**Source extract:**
--- begin ---

Answer:
This demonstration is often done following a discussion of the ideal gas equation of state, PV=nRT.
We begin by weighing a balloon, then blowing it up and weighing it again. In the photo shown on right, the mass indication increased from 3.4 to 3.5 grams. At this point, it is important to note that the scale measures force, even though it reports a conclusion about mass based on the force measurement.
One assumption made in reaching the conclusion is that the buoyant force on the object being weighed is negligible. In the case of the balloon, this is incorrect. The buoyant force on this balloon is equal to the weight of the air displaced.
Since the volume of air inside the balloon is essentially the same as the volume of air displaced, we should expect that the buoyant force would support the weight of the air inside the balloon: The reported mass should not go up at all, because the force required of the scale should not change.
The increase in reported mass of .1 gram is attributed to the higher density of the air inside the balloon: The tension in the balloon compresses the air inside, as attested by the pressure required to blow the balloon up. Evidently, for this experiment, the pressure inside is greater than atmospheric by about 2%.

--- end ---

**Excerpted records:**

--- begin ---

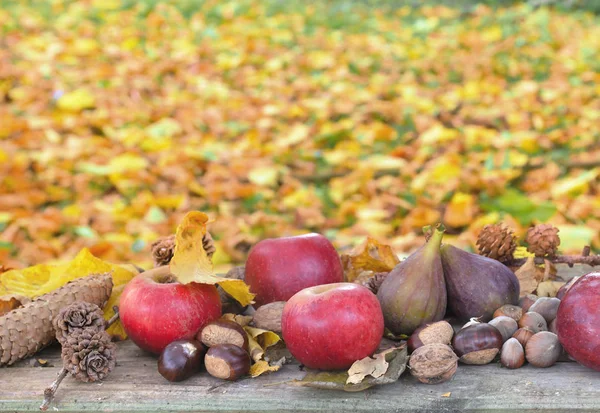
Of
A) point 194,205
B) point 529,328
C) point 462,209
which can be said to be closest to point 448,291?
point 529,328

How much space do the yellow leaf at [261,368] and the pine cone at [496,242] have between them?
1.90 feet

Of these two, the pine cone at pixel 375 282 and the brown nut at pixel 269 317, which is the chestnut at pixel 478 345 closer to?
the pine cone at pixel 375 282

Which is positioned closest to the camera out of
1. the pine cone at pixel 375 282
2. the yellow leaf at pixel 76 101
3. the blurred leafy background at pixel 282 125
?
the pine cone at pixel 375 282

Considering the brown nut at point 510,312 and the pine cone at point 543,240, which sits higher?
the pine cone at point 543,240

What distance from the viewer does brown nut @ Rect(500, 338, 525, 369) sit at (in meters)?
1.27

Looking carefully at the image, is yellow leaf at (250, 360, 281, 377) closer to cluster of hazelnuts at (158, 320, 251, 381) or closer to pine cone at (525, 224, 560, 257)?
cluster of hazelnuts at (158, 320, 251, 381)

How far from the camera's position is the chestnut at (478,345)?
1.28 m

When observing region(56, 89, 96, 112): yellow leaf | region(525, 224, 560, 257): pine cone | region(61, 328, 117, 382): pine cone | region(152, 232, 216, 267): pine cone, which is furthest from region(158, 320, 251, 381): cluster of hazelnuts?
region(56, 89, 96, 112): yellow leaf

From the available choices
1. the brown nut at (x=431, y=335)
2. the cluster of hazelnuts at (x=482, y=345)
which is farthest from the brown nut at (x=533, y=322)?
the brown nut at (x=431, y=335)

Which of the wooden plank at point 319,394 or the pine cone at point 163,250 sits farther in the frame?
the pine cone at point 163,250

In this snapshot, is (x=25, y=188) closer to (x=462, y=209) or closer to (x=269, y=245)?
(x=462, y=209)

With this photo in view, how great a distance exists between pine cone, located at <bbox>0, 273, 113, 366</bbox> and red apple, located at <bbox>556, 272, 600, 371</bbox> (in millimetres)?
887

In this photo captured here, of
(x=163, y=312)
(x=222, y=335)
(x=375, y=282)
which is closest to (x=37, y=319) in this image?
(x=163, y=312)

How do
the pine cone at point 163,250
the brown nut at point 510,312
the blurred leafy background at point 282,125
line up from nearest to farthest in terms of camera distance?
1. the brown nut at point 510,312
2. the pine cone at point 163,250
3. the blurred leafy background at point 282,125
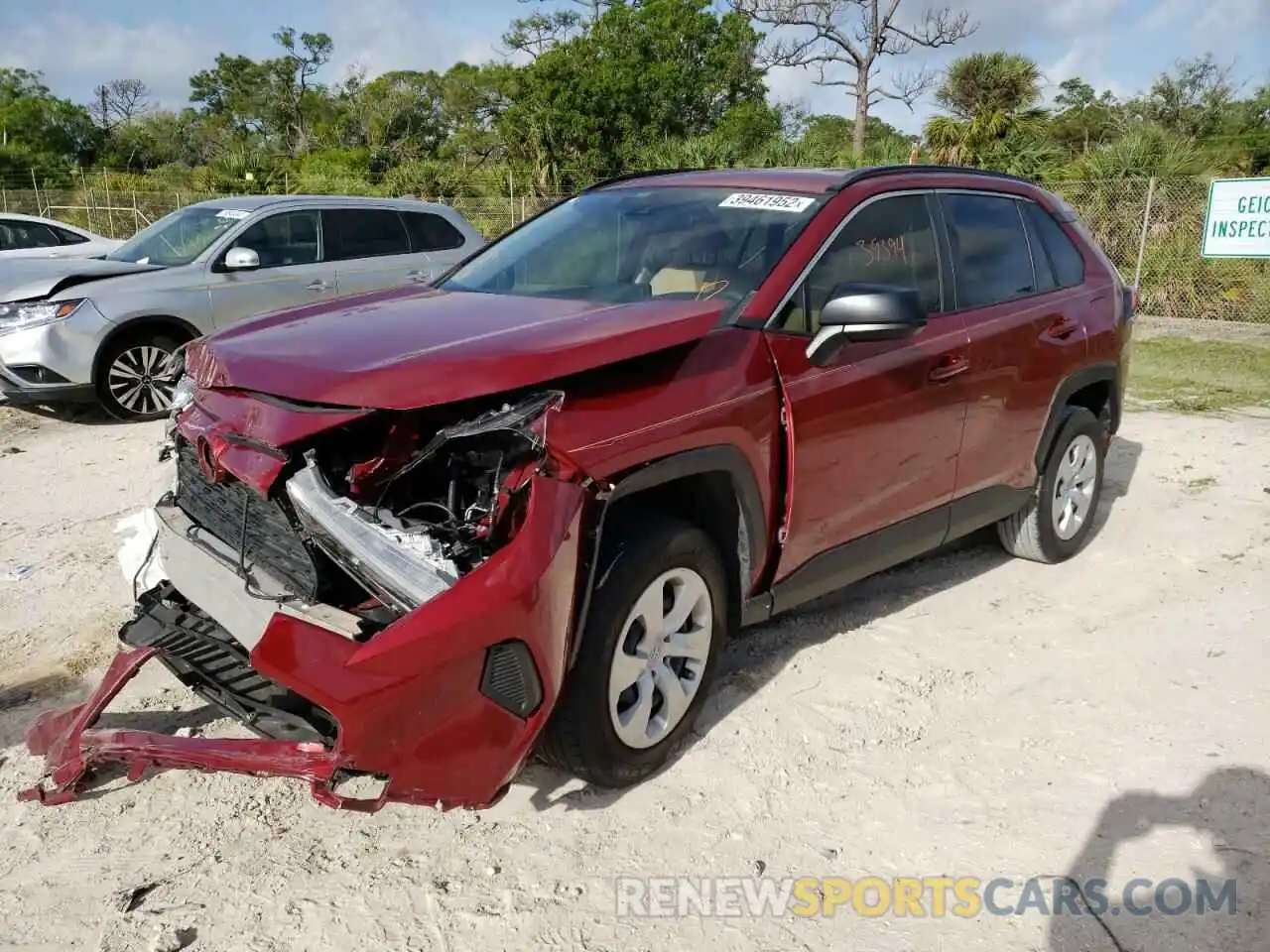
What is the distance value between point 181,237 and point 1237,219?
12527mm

--- end ---
--- begin ---

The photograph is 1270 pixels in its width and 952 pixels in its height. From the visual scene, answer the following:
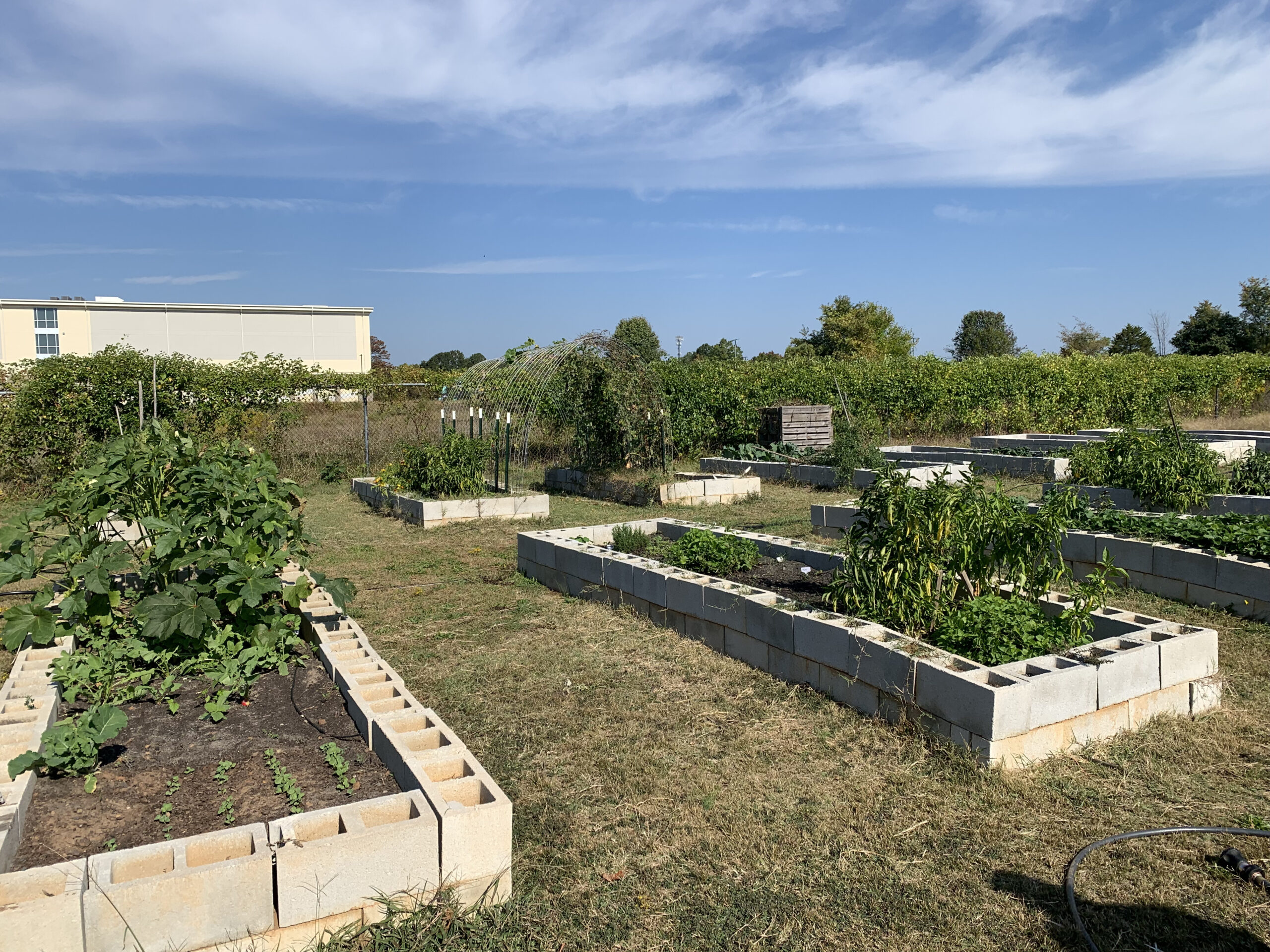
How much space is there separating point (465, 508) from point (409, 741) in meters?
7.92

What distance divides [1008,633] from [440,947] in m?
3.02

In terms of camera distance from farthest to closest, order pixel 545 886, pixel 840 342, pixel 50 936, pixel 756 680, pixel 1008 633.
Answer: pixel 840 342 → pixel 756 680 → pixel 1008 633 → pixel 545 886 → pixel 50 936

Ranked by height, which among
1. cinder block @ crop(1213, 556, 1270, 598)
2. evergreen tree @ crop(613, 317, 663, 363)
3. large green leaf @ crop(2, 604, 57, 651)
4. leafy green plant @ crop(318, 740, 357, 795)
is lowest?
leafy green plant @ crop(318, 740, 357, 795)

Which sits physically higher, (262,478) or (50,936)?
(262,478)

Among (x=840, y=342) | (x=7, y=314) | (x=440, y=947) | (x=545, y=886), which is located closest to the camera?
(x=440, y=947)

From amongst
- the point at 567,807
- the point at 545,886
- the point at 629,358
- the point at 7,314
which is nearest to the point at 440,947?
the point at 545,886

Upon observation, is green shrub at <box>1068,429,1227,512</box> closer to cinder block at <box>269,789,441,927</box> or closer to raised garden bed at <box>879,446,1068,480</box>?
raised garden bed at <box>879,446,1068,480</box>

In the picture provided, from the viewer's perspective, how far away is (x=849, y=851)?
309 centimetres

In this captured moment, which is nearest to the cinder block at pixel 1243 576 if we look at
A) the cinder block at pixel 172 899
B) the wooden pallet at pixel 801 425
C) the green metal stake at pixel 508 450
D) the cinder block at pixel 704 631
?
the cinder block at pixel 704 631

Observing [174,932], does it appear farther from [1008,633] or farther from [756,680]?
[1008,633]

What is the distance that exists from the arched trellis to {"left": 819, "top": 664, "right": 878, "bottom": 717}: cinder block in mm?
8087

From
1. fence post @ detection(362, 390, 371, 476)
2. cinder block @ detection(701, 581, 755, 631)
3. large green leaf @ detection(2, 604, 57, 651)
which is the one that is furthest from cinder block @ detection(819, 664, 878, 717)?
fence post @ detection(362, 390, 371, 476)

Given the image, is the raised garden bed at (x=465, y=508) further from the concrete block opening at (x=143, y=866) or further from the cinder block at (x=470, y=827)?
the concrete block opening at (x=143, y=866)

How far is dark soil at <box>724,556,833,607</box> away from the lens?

--- end ---
--- begin ---

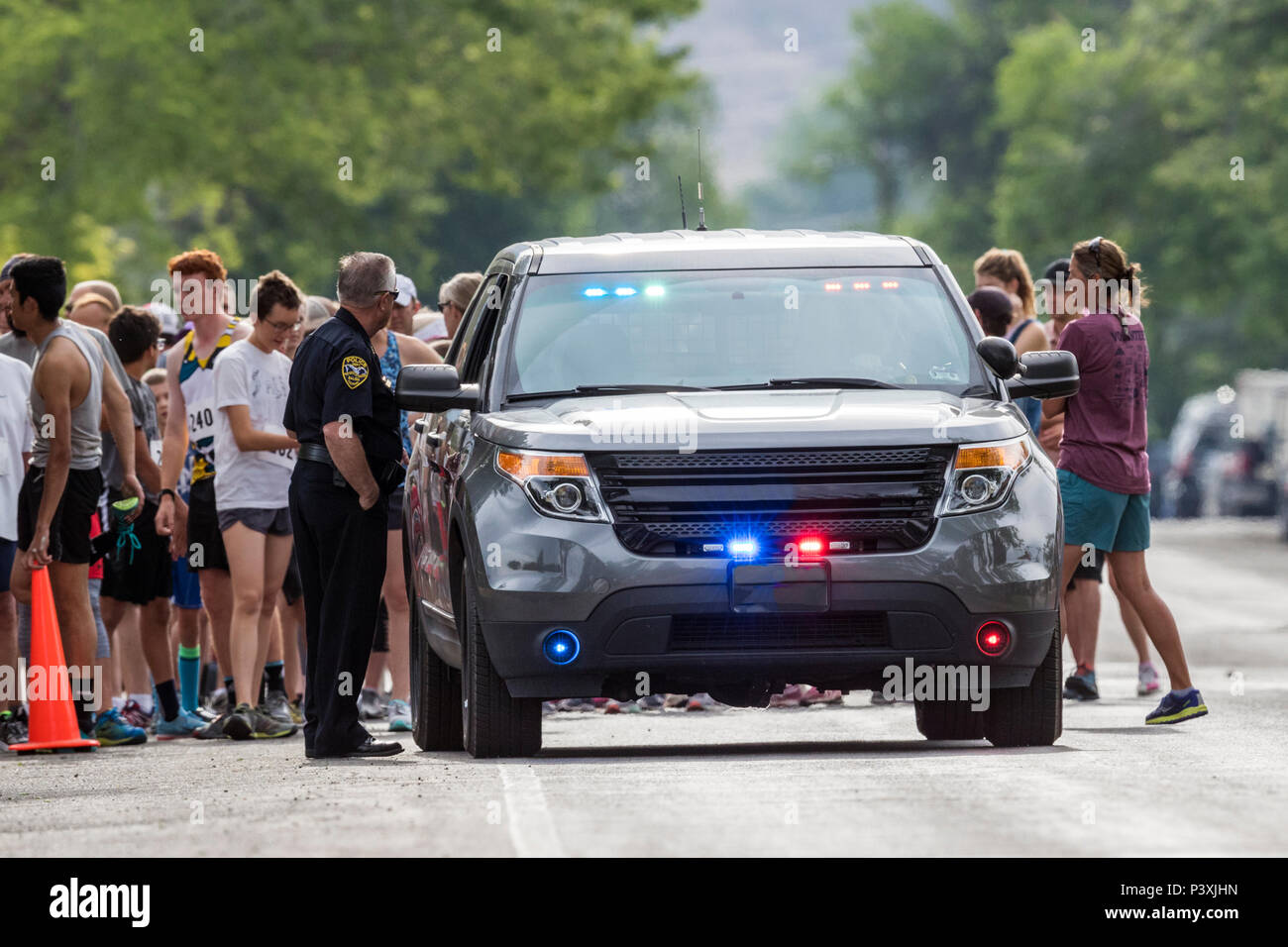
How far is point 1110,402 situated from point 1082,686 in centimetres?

--- end ---

**Exercise requirements:**
1. For each statement, say yes or no to whether it agrees with the balloon demonstration text, and quote the words from that text that decide it: (a) The scale reading rose from 3.4 to 3.5 grams. (b) For the balloon, the buoyant force can safely be treated as negligible. (c) The air pressure inside the balloon is about 2% above atmospheric.
2. Reproduce the balloon demonstration text word for word, from "One assumption made" to "the air displaced.".
The items above come from a different source than the balloon demonstration text.

**Responses to the exercise:**
1.
(a) Yes: "the mass indication increased from 3.4 to 3.5 grams"
(b) No: "In the case of the balloon, this is incorrect."
(c) Yes: "the pressure inside is greater than atmospheric by about 2%"

2.
One assumption made in reaching the conclusion is that the buoyant force on the object being weighed is negligible. In the case of the balloon, this is incorrect. The buoyant force on this balloon is equal to the weight of the air displaced.